- Goal:
Please rewrite the lines below, substituting "narrow window" for every "tall window" and keeping everything else the same. Omit the pictures from your answer.

[Spatial reasoning records]

■ ■ ■ ■ ■ ■ ■

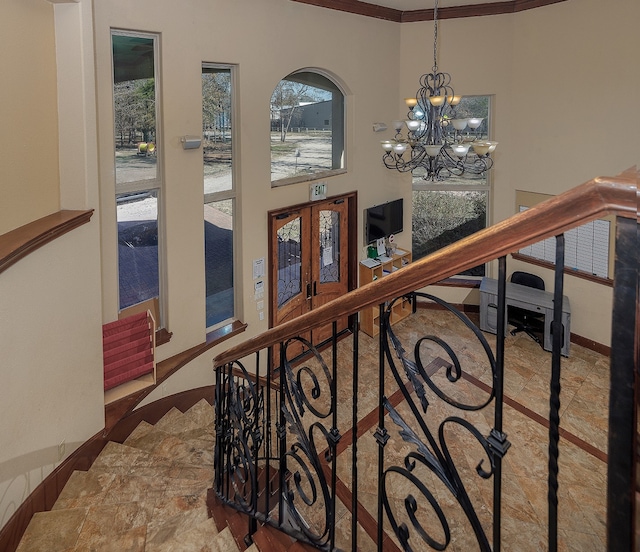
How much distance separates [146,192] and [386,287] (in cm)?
392

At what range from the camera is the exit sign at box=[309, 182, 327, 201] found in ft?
20.9

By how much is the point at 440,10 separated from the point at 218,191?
166 inches

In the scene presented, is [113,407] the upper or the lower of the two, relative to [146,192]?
lower

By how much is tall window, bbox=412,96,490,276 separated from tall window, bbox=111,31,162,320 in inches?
171

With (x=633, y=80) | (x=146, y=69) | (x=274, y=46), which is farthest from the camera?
(x=633, y=80)

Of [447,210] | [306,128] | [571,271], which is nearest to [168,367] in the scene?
[306,128]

■ ■ ■ ■ ■ ■ ■

- Exercise solution:
How much distance separates [146,192] and [386,287] (in cm)?
392

At what range from the camera is the exit sign at box=[309, 182, 327, 201] found in ft?
20.9

By how much is the point at 440,10 separated from the point at 218,191?
166 inches

In the scene presented, is [113,407] the upper or the lower of the two, relative to [146,192]?
lower

By how much is narrow window, bbox=412,96,490,276 separated from narrow window, bbox=111,31,162,320 in inches?
171

With (x=633, y=80) | (x=146, y=69) | (x=274, y=46), which is farthest from the camera?
(x=633, y=80)

Of [447,210] | [306,128] | [571,271], which is nearest to [168,367] in the scene?
[306,128]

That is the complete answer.